### Text under study
....

1 Introduction

In recent years, object detection [13] has attracted much more attention from the worldwide computer vision researchers. Although object detection have gained much progress in the recent years, detecting pedestrians in arbitrary image is still an open problem to be addressed, due to many complicated factors, such as view variation, occlusion and illumination changes, etc. As a hot topic in the domain of computer vision, pedestrian detection can be applied to many utilitarian areas, such as autonomous-driven vehicles, video surveillance and human activity classification [4], etc.

The past decades witness a large amount of work [5, 6] devoted to human detection, but in this paper, we will cover just a few closely related to our method. Most of the classical methods for pedestrian detection are generally treated as a rigid or half-rigid object detection problem with less deformation. So it can be formulated as a traditional pattern recognition problem which can be handled with carefully designed feature and the off-the-shelf classifiers. Massive efforts have been made to the feature extraction step from the raw RGB or grey images, which is a crucial step to build a successful object detector. Without loss of generality, the feature extraction methods can be categorized into two main groups: hand-crafted features [710] and learning based features [11, 12]. The representative works of the former one are HOG [7], LBP [13], InformedHaar [14] and ICF [9], etc, they are proved to be very effective in many applications. The most popular learning based features are obtained by the recent typical deep learning methods [1517], such as CNN [18] and DBN [19], etc. The hand-craft features are advantageous in desirable computational efficiency, and thus achieves state-of-the-art results in many applications. However, they’re task-specific and suffering from subjective human experimence, which leads to their sub-optimal performance in various visual applications. The emerging features of deep features have achieved best performance in many computer vision applications, such as image classification [20], object localization [21] and speech recognition [22], etc. Although deep learning based applications grow fast in recent few years, the intrinsic mechanisms are insufficiently stated. Furthermore, a high-end computer workstation with high capacity GPUs is indispensable for training a robust model.

In this paper, we will focus on the light-weighted discriminative feature which can be used to build efficient pedestrian detection system. a novel high-order differential channel feature is proposed for fast pedestrian detection task. Motivated by the filtered channel features [14, 23], the proposed method also utilize an intermediate layer filtering on the multiple channel maps. It can not only improve the accuracy of the detector, but also have a real-time running speed.

Our contributions of this work are summarized as follows:

  1. (1)

    A novel light-weighted filter bank is proposed to enhance the discriminative information from the pooled channel maps of the training data;

  2. (2)

    Label information is integrated into the procedure of feature dimension reduction which preserves the structure of the manifold space.

  3. (3)

    Our detector is very efficient to train and also can run about 20 fps in \(480\times 640\) resolution images.

Fig. 1
figure 1

Different channels of the input image (the first row gives the original, magnitude, gradient angle discrete from 1 to 6, sobel image, while the second row illustrates the lbp, orientation, luv, hsv and canny image)

....

### Dataset extract
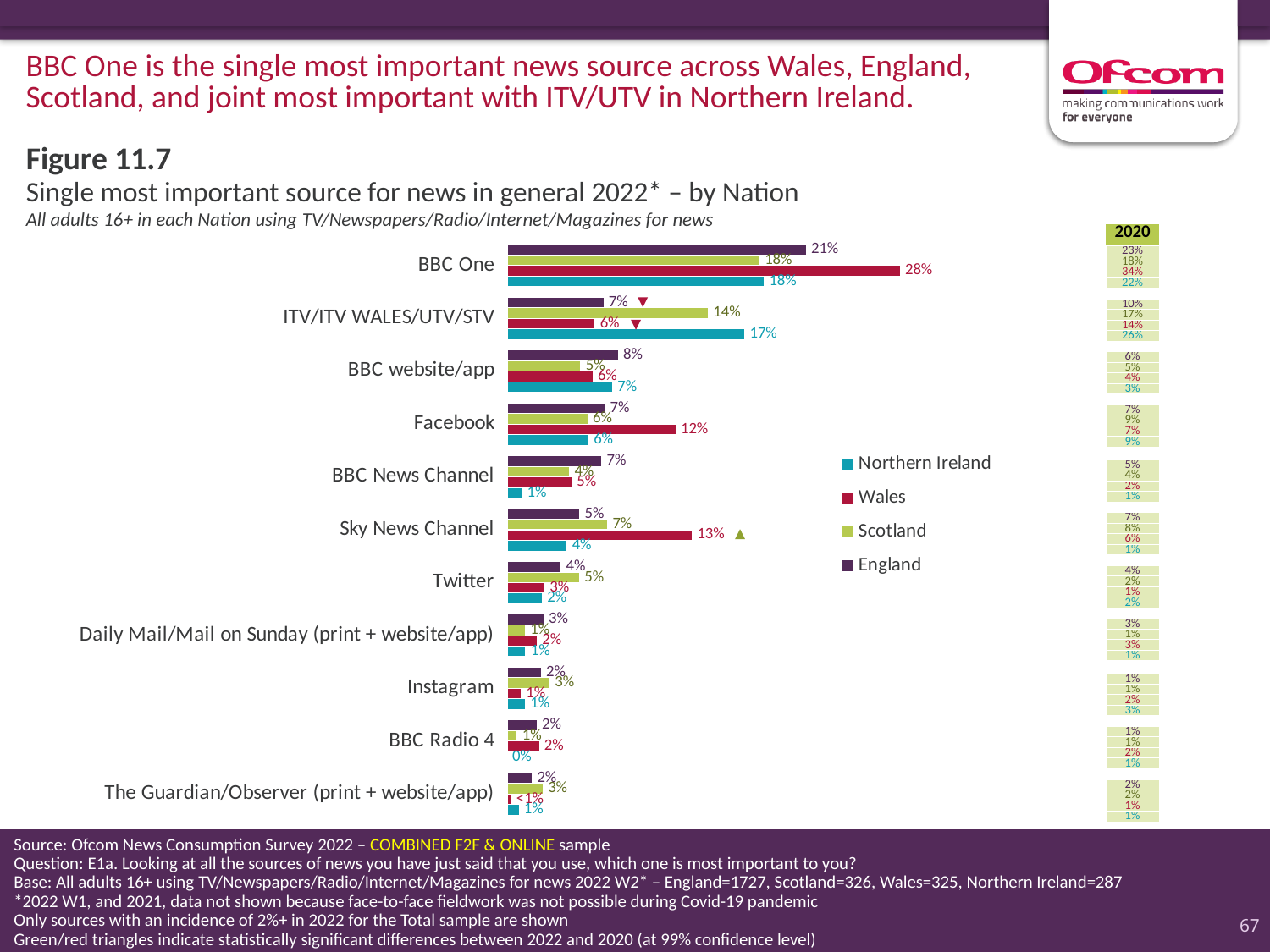
What is the value for Wales for Sky News Channel? 13% What is the value for England for BBC website/app? 8% What is the value for Wales for BBC One? 28% What is the value for Northern Ireland for ITV/ITV WALES/UTV/STV? 17% Which nation has the highest value for Facebook? Wales What is the difference between the Wales and England values for BBC One? 7% Which is larger for ITV/ITV WALES/UTV/STV: the Scotland value or the England value? Scotland Which nation is listed first in the legend? Northern Ireland How many series does the legend list? 4 Which nation has the lowest value for BBC News Channel? Northern Ireland What type of chart is shown on the slide? Bar chart How many news sources (categories) are plotted on the chart? 11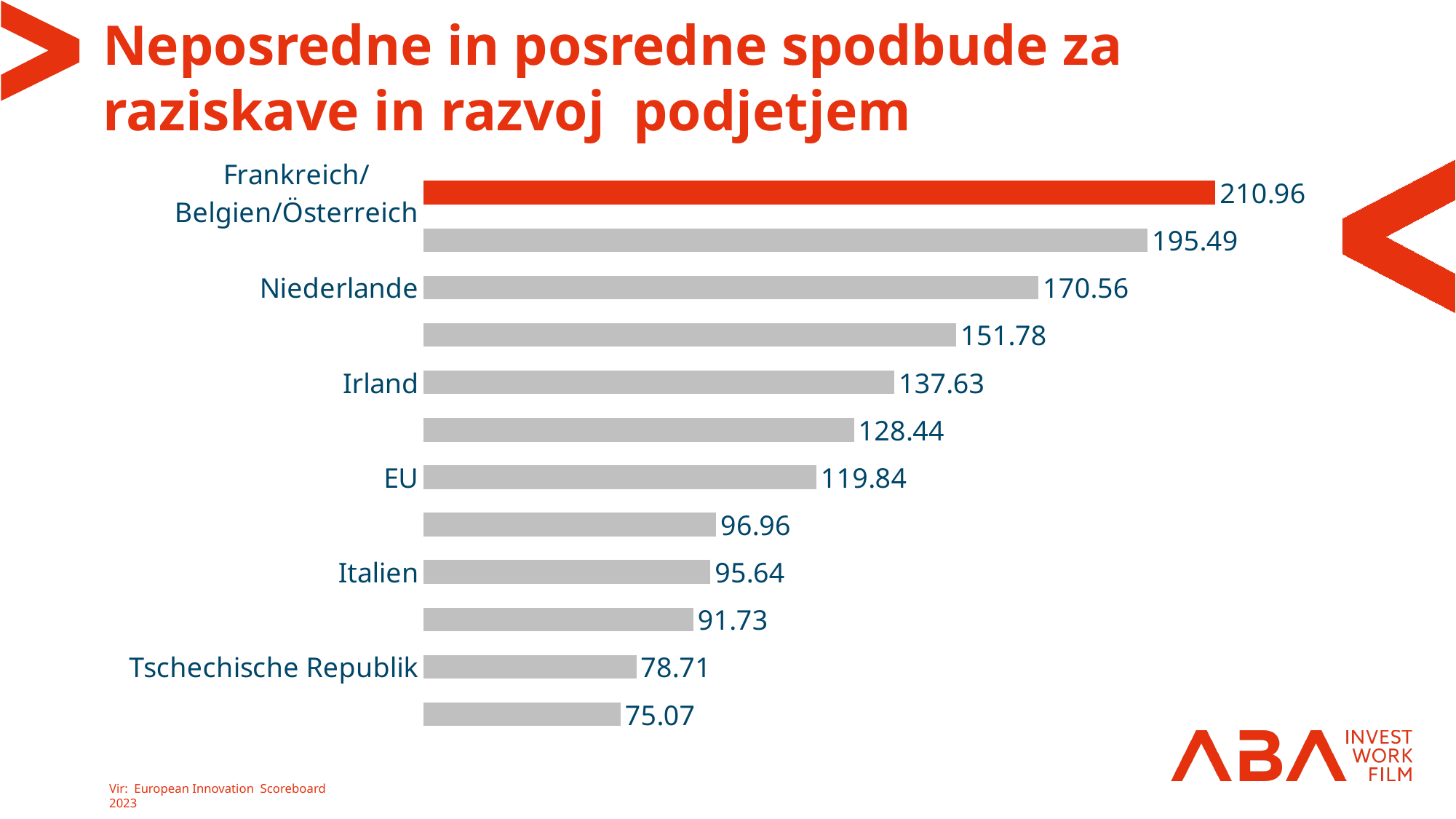
Which category has the highest value? Frankreich/Belgien/Österreich What is the value for Frankreich/Belgien/Österreich? 210.96 What is the lowest value shown in the chart? 75.07 How many bars are shown in the chart? 12 What type of chart is shown on the slide? bar chart What is the value for Irland? 137.63 What is the value for Tschechische Republik? 78.71 What is the difference between the values for Niederlande and Irland? 32.93 Which is larger, the value for Irland or the value for EU? Irland What is the value for EU? 119.84 What is the value for Italien? 95.64 What is the value for Niederlande? 170.56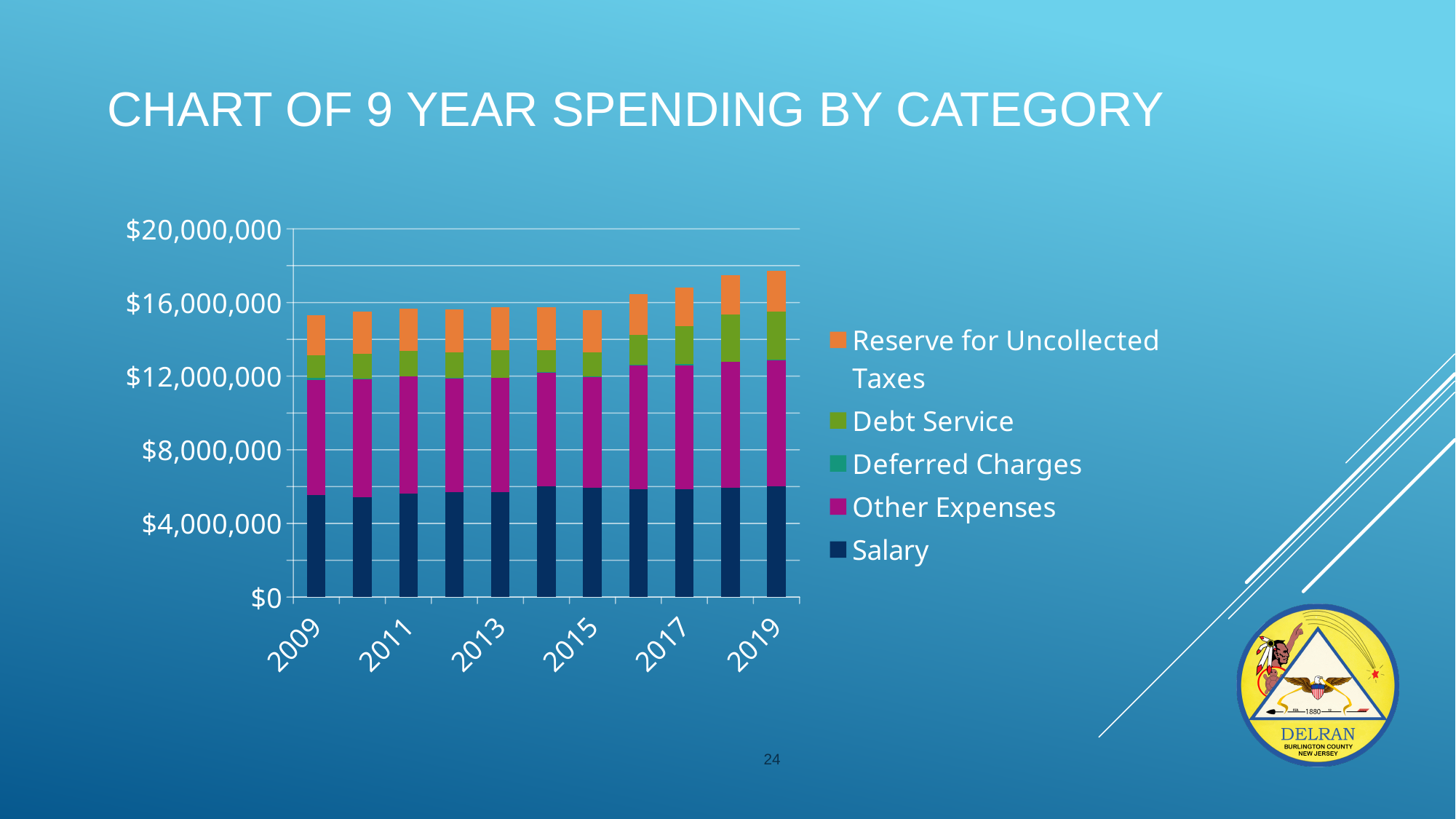
Which series is shown in orange in the legend? Reserve for Uncollected Taxes Is the total spending for 2019 greater or less than $16,000,000? greater How many years (bars) are plotted in the chart? 11 What kind of chart is shown on the slide? Stacked bar chart Is the Salary value for 2019 greater or less than $8,000,000? less Which year has the larger total spending, 2009 or 2019? 2019 Do the total spending values generally rise or fall from 2009 to 2019? rise Which series is shown at the bottom of each stacked bar? Salary Is the Salary value for 2009 greater or less than $4,000,000? greater How many series does the legend list? 5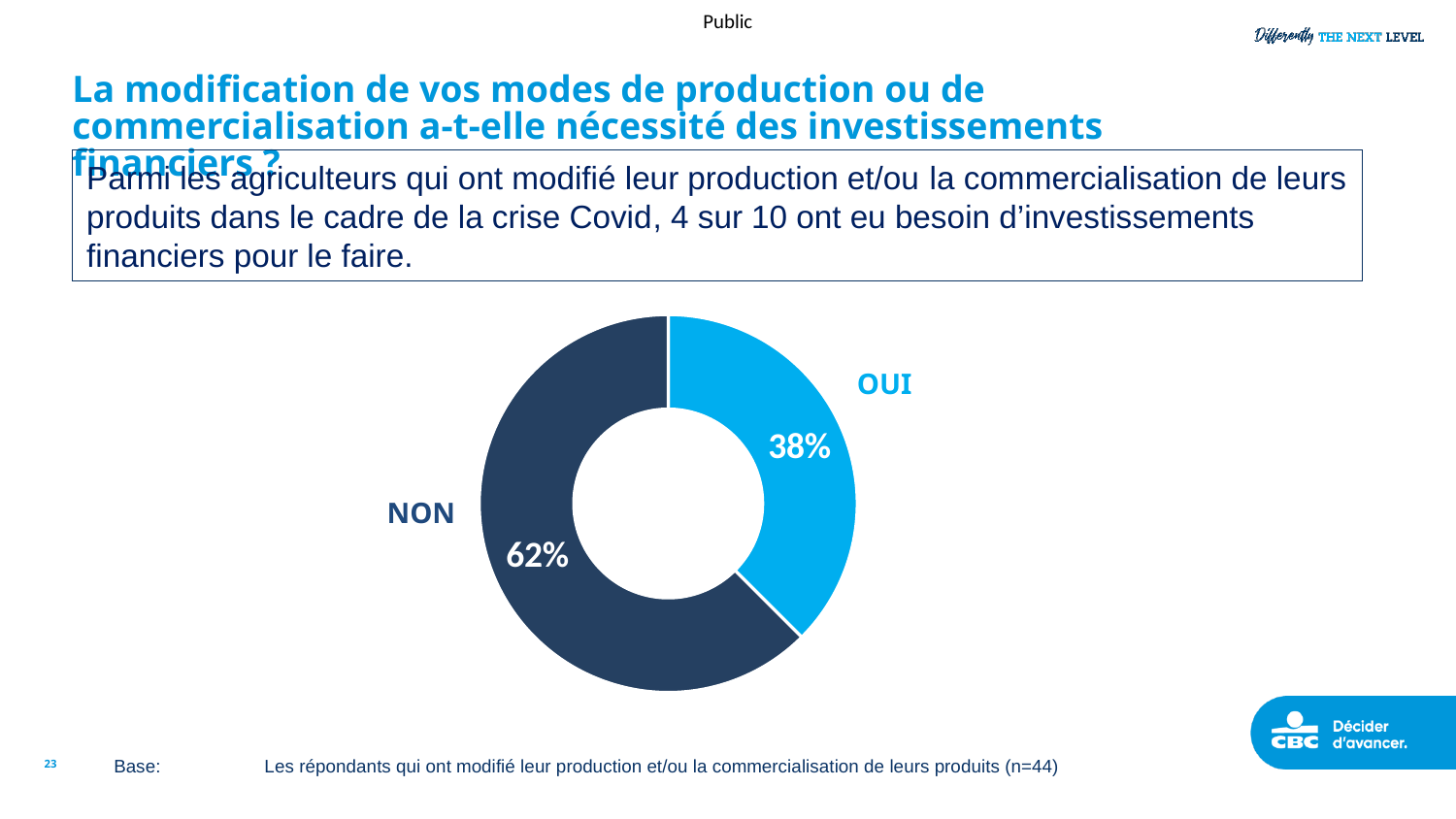
What colour is the OUI slice? Light blue Which category has the largest share of the pie? NON What share of the pie does the OUI slice represent? 38% Which is larger, the share for OUI or the share for NON? NON How many categories are shown in the chart? 2 What is the sample size (n) stated in the base note below the chart? n=44 What is the difference in percentage points between NON and OUI? 24 What percentage of respondents answered OUI? 38% What percentage of respondents answered NON? 62% Which category has the smallest share of the pie? OUI What kind of chart is shown on the slide? Pie chart (donut)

....

### List of tasks
A - Answer these questions about the pedestrian detection introduction.
(i) What three factors are named as making pedestrian detection in arbitrary images difficult?
(ii) Into which two main groups are feature extraction methods categorized?
(iii) At about what frame rate can the proposed detector run on 480×640 images?
B - Pick up the pedestrian detection introduction where it stops and continue writing it.

### Outputs by task
A -
(i) View variation, occlusion, and illumination changes.
(ii) Hand-crafted features and learning based features.
(iii) About 20 fps.

B -
2 Review of Related Works

2.1 Multiple Channel Map

The multiple channel map [9] models the feature C of image I as a channel generation function \(\Omega \), so the feature of image I can be represented as \(C_i =\Omega _i (I)\), where \(\Omega =\{\Omega _i \},i=1,2,\ldots ,n\). \(C_i\) is the \(\hbox {i}{\mathrm{th}}\) channel map for image I, \(\Omega _i\) is the \(\hbox {i}{\mathrm{th}}\) channel generation function. The channel generation function can be a linear function, such as gray-level image of original image I or nonlinear function, such as gradient image. Each channel represents a different feature space which is derived from the original image. The different channel of the original RGB image is shown in Fig. 1. It can be observed that different channels can reflect different aspect of input image, such as magnitude, gradient orientation, edge map and color channels, etc. In this paper, we only use ten channels (LUV color space, gradient magnitude and six gradient orientation maps) for our detection system due to its fast computation and high informative feature.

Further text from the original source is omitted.